>>>>>

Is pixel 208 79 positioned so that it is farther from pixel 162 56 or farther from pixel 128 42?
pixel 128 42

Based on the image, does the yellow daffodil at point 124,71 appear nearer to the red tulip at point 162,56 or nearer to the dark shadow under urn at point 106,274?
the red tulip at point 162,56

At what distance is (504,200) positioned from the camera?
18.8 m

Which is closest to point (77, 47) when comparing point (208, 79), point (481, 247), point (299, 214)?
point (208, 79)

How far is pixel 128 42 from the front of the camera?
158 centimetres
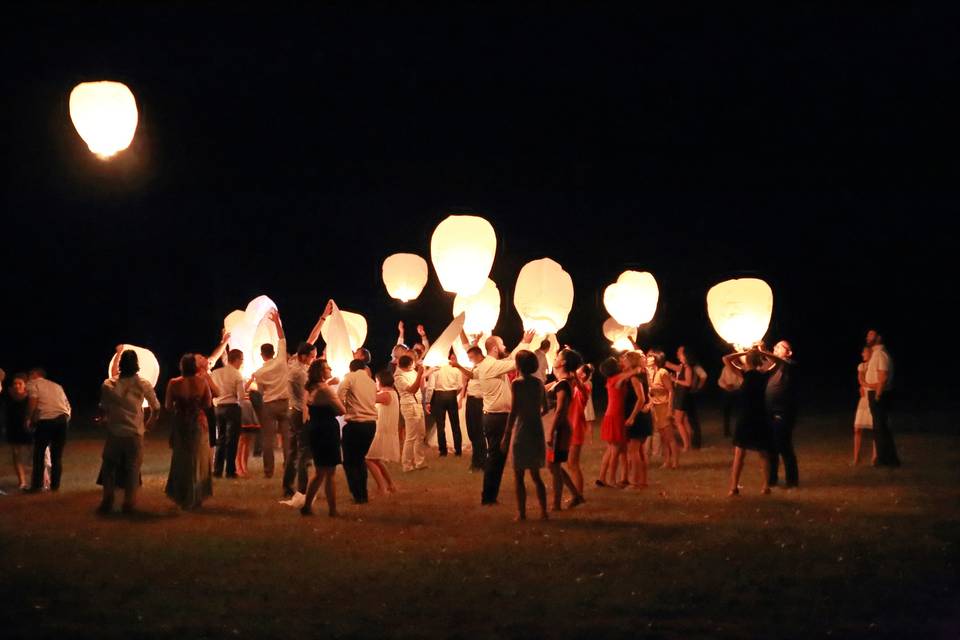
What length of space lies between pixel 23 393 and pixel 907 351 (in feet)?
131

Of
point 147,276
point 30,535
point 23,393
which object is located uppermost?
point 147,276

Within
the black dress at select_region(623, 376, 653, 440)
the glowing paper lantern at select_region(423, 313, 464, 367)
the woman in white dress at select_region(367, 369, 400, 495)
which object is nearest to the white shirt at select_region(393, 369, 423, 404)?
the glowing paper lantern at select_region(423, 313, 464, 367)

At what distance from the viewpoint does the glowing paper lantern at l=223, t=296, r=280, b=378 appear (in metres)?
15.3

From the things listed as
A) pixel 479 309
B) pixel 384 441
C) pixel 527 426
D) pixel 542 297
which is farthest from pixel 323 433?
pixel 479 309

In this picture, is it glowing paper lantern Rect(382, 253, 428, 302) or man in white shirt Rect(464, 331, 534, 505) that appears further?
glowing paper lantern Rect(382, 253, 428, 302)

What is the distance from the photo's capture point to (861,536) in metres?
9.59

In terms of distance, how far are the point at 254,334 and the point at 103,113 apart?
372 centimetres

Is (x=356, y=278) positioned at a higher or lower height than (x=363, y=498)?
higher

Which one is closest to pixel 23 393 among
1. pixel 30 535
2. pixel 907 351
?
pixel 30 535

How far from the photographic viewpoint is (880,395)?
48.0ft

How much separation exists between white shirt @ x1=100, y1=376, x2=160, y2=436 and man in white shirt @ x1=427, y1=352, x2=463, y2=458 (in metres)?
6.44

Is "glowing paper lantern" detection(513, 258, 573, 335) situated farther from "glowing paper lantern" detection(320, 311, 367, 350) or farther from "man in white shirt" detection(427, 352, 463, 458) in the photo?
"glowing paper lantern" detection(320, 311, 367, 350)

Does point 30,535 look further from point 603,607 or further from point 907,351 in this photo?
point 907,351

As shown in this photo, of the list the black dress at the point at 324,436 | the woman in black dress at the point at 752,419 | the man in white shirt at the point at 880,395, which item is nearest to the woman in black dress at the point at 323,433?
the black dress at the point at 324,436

<<<<<
>>>>>

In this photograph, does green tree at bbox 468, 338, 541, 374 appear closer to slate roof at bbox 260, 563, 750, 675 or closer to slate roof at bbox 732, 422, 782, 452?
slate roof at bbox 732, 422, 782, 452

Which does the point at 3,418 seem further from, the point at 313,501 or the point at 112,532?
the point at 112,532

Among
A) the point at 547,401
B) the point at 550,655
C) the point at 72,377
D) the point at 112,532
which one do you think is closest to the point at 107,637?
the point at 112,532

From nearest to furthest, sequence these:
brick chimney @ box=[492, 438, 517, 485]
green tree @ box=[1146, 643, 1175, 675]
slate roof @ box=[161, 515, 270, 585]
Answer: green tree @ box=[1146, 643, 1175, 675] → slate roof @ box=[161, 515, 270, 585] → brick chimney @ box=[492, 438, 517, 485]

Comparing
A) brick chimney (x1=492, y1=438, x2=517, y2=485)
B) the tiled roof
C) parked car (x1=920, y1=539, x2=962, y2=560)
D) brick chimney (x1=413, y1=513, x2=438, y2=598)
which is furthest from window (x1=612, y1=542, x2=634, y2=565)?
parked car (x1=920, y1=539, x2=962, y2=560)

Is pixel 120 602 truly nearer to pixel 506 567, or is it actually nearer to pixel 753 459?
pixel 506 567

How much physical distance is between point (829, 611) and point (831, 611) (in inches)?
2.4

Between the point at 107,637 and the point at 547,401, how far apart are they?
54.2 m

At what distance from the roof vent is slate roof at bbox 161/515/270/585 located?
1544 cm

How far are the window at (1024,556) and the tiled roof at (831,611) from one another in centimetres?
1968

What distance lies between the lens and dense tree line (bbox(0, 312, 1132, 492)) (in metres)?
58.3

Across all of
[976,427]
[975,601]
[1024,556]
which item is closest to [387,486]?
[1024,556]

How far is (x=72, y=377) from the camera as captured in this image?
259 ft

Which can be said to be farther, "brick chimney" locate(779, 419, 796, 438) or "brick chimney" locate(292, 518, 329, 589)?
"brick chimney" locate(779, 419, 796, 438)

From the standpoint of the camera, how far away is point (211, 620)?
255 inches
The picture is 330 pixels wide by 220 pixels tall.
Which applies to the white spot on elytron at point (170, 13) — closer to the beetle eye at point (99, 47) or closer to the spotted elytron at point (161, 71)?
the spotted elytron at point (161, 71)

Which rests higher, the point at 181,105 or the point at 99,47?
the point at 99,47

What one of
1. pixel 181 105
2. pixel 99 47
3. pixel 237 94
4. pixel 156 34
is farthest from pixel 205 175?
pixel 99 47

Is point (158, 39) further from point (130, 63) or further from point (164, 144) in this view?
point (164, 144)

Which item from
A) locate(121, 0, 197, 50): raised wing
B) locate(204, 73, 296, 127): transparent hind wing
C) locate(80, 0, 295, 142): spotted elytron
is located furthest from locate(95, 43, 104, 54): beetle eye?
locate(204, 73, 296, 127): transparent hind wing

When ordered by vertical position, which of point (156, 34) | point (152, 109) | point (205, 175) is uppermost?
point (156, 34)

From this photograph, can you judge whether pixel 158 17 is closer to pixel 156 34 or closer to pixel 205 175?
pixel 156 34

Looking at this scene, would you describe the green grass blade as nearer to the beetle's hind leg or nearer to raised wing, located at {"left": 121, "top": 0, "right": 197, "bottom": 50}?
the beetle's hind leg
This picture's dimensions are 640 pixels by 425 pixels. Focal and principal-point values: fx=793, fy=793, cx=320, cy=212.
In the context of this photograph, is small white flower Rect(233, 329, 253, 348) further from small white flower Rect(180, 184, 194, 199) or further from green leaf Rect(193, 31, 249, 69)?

<<<<<

Pull out every line of the records that contains the string "centimetres", treating uppercase and lowercase as different.

Result —
158 centimetres
372 centimetres
How far are the window at (1024,556) and the tiled roof at (831,611) from one another in centimetres?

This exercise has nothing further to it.